ARTICLE
--------------------
Toutefois, les conditions de travail dans l’UE ne dépendent pas seulement des directives. Ainsi, la stratégie en matière de soins et de prise en charge, présentée par la Commission en septembre 2022, veut aussi instaurer des conditions de travail équitables et une formation professionnelle pour le personnel soignant. Elle comprend des recommandations sur les négociations tarifaires et le dialogue social, le respect de normes drastiques en matière de sécurité et de protection de la santé et sur des programmes de formation continue pour le personnel soignant et d’encadrement.

De plus, certaines directives de l’UE proposées par la Commission sont encore en attente d’un accord et d’une approbation.
--------------------
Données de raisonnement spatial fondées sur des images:
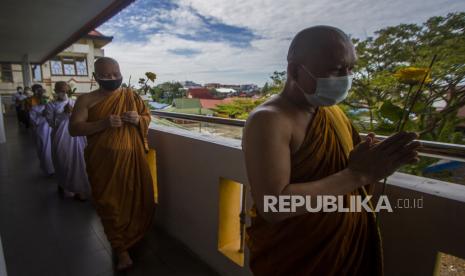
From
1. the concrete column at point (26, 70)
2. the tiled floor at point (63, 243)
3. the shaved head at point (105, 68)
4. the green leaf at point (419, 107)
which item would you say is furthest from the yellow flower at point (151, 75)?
the concrete column at point (26, 70)

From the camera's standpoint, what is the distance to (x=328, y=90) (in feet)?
2.61

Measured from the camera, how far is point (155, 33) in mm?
2713

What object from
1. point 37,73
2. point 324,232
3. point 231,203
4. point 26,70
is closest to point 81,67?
point 37,73

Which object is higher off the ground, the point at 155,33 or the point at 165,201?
the point at 155,33

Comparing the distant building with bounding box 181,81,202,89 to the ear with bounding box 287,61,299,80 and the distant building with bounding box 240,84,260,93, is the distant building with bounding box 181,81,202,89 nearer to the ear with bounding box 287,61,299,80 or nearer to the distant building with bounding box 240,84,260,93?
the distant building with bounding box 240,84,260,93

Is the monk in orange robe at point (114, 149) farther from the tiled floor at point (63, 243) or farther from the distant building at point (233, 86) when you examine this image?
the distant building at point (233, 86)

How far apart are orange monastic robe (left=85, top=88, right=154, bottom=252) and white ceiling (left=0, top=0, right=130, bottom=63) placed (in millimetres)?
1900

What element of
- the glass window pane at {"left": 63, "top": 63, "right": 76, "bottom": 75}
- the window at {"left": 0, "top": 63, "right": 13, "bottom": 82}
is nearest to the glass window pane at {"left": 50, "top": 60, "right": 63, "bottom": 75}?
the glass window pane at {"left": 63, "top": 63, "right": 76, "bottom": 75}

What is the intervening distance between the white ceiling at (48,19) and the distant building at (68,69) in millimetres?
7013

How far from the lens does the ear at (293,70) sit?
824mm

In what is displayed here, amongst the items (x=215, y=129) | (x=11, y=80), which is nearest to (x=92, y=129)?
(x=215, y=129)

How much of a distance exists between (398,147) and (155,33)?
2581 millimetres

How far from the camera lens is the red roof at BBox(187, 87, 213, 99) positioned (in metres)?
2.18

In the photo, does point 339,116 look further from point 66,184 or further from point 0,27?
point 0,27
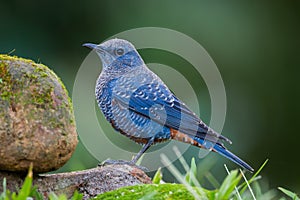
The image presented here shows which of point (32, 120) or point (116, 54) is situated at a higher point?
point (116, 54)

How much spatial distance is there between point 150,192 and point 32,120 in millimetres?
818

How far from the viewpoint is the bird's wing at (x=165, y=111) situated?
17.8ft

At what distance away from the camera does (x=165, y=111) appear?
5.48 m

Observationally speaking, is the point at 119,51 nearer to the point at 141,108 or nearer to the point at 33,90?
the point at 141,108

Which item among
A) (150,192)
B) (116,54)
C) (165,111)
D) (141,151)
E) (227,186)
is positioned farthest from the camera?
(116,54)

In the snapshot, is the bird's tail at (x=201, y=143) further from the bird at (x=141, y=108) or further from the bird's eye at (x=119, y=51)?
the bird's eye at (x=119, y=51)

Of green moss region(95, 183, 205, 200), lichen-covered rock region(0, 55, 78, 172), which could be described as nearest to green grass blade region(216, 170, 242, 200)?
green moss region(95, 183, 205, 200)

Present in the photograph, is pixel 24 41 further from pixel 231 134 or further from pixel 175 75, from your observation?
pixel 231 134

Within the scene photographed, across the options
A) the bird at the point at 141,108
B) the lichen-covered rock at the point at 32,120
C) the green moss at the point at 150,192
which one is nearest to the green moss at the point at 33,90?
the lichen-covered rock at the point at 32,120

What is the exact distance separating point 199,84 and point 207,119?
2.01 ft

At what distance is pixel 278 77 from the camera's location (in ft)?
28.1

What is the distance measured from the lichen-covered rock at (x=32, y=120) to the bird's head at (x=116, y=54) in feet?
3.52

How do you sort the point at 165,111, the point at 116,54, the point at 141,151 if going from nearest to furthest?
the point at 141,151, the point at 165,111, the point at 116,54

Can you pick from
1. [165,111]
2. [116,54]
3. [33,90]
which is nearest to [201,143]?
[165,111]
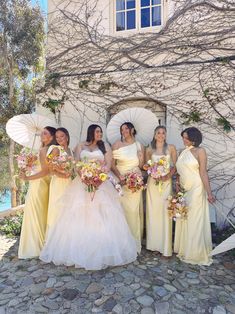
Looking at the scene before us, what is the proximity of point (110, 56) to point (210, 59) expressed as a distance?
2.04 meters

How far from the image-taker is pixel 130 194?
180 inches

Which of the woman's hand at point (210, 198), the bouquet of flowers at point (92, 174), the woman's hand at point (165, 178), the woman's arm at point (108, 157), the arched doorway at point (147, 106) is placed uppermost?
the arched doorway at point (147, 106)

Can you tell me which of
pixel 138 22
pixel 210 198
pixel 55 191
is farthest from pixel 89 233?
pixel 138 22

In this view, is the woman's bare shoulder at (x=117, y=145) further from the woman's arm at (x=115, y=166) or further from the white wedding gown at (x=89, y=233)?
the white wedding gown at (x=89, y=233)

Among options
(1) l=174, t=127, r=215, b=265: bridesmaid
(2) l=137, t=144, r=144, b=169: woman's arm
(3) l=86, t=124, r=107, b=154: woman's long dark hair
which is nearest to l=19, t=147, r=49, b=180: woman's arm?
(3) l=86, t=124, r=107, b=154: woman's long dark hair

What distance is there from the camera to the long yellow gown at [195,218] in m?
4.17

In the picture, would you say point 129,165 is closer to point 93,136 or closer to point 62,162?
point 93,136

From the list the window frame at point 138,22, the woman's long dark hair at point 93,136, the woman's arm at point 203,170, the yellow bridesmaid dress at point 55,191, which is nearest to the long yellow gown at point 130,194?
the woman's long dark hair at point 93,136

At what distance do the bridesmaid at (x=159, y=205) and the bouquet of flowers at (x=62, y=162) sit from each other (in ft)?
4.08

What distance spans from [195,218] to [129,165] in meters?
1.23

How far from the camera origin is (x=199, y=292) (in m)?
3.37

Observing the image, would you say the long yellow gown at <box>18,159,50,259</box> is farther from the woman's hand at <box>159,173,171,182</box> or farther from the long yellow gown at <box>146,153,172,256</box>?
the woman's hand at <box>159,173,171,182</box>

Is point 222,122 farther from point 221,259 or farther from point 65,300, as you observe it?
point 65,300

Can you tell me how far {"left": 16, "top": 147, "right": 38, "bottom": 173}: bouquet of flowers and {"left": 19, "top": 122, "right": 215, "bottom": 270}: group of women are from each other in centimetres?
10
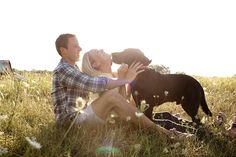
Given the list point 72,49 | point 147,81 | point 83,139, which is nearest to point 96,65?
point 72,49

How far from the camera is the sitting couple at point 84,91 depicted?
590 cm

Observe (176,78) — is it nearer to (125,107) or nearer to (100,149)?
(125,107)

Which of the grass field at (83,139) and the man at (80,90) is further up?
the man at (80,90)

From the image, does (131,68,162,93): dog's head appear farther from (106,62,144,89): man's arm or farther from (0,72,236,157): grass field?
(106,62,144,89): man's arm

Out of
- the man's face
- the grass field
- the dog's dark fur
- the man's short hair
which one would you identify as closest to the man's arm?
the grass field

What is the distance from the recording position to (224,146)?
6.29m

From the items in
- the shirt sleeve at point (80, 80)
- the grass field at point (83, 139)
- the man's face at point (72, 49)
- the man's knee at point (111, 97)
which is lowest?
the grass field at point (83, 139)

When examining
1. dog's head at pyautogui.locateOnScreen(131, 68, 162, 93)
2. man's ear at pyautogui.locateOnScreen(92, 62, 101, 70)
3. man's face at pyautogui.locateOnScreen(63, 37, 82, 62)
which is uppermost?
man's face at pyautogui.locateOnScreen(63, 37, 82, 62)

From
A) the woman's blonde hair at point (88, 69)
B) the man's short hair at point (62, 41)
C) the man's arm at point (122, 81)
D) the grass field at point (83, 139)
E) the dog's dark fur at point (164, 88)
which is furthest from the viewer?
the dog's dark fur at point (164, 88)

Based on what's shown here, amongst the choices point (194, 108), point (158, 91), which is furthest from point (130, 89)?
point (194, 108)

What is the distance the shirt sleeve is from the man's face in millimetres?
265

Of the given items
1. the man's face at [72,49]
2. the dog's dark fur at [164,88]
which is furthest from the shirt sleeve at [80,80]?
the dog's dark fur at [164,88]

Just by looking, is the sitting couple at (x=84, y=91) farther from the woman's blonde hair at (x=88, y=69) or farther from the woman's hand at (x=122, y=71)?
the woman's hand at (x=122, y=71)

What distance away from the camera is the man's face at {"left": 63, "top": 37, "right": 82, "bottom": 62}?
6.23 meters
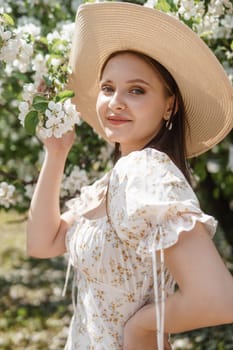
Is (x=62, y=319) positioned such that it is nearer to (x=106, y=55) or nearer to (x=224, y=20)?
(x=224, y=20)

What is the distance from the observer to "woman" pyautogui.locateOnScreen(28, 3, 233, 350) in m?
1.75

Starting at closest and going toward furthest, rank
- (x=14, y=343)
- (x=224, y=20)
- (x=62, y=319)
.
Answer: (x=224, y=20), (x=14, y=343), (x=62, y=319)

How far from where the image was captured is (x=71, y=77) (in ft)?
8.27

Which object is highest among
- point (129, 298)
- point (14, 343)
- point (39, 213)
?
point (39, 213)

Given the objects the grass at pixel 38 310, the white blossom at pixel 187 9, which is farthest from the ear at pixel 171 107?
the grass at pixel 38 310

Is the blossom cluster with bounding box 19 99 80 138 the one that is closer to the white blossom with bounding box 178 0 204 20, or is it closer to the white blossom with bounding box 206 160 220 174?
the white blossom with bounding box 178 0 204 20

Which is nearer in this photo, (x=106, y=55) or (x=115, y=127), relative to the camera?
(x=115, y=127)

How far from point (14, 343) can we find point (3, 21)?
116 inches

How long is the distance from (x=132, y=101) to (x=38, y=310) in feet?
12.3

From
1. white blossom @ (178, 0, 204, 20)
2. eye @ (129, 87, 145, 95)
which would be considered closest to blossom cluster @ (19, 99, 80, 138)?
eye @ (129, 87, 145, 95)

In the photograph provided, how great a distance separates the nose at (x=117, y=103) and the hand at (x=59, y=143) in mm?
287

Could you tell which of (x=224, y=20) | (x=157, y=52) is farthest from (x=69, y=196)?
(x=157, y=52)

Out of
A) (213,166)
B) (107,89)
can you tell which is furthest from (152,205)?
(213,166)

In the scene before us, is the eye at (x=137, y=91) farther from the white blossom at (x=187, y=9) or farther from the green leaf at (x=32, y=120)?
the white blossom at (x=187, y=9)
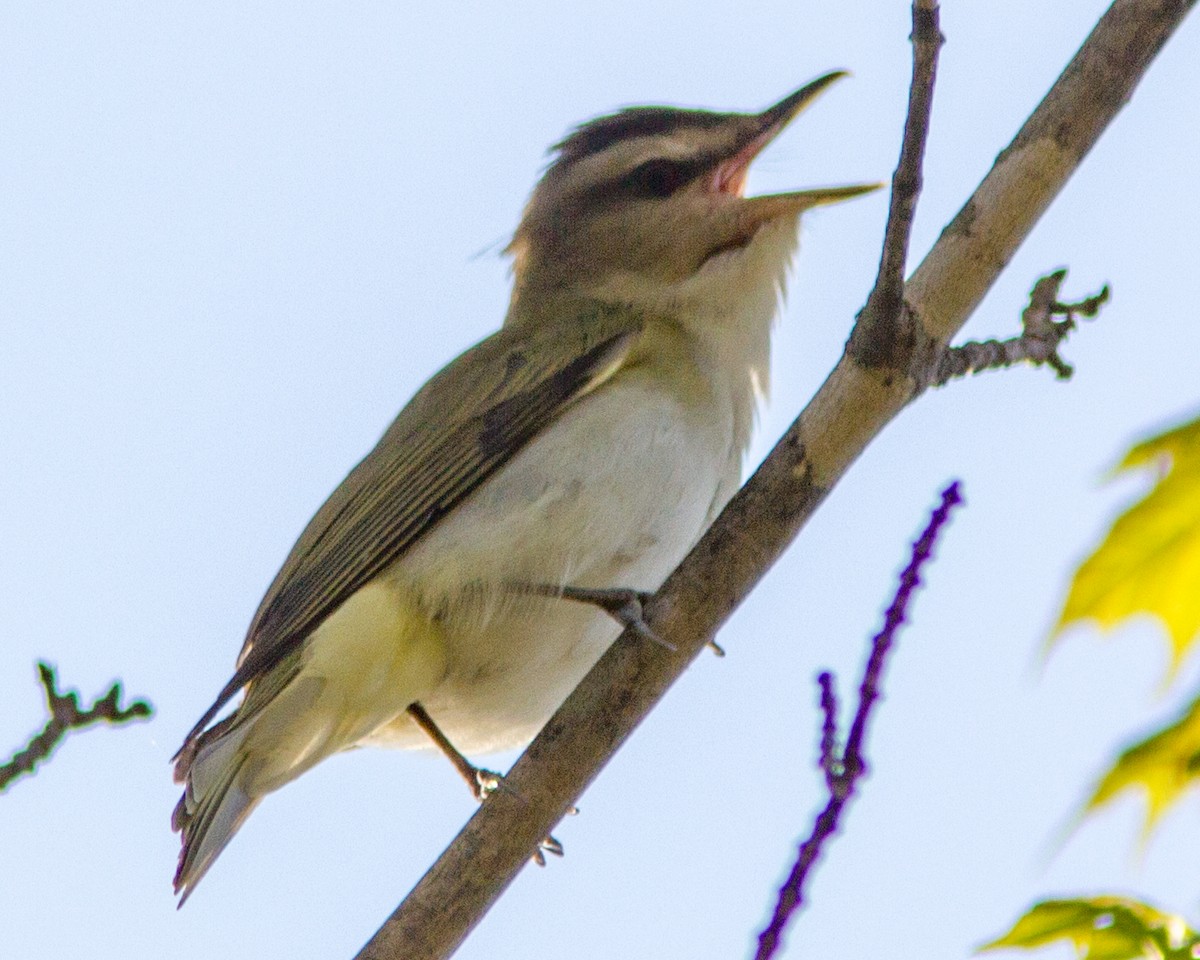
--------------------
CONSIGNES
**A.** Énumérez tous les thèmes des recommandations que comprend la stratégie en matière de soins et de prise en charge, selon l'article sur les conditions de travail dans l'UE.
**B.** Rassemblez chaque ligne des enregistrements où figure le mot "bottom".

RÉPONSES ATTENDUES
**A.**
- les négociations tarifaires
- le dialogue social
- le respect de normes drastiques en matière de sécurité et de protection de la santé
- des programmes de formation continue pour le personnel soignant et d'encadrement

**B.**
How far apart are orange monastic robe (left=85, top=88, right=154, bottom=252) and white ceiling (left=0, top=0, right=130, bottom=63) placed (in millimetres)?
- the glass window pane at {"left": 63, "top": 63, "right": 76, "bottom": 75}
- the window at {"left": 0, "top": 63, "right": 13, "bottom": 82}
is nearest to the glass window pane at {"left": 50, "top": 60, "right": 63, "bottom": 75}?
the glass window pane at {"left": 63, "top": 63, "right": 76, "bottom": 75}
Can you tell me how far {"left": 16, "top": 147, "right": 38, "bottom": 173}: bouquet of flowers and {"left": 19, "top": 122, "right": 215, "bottom": 270}: group of women are from each other in centimetres?
What distance away from the camera is the man's face at {"left": 63, "top": 37, "right": 82, "bottom": 62}?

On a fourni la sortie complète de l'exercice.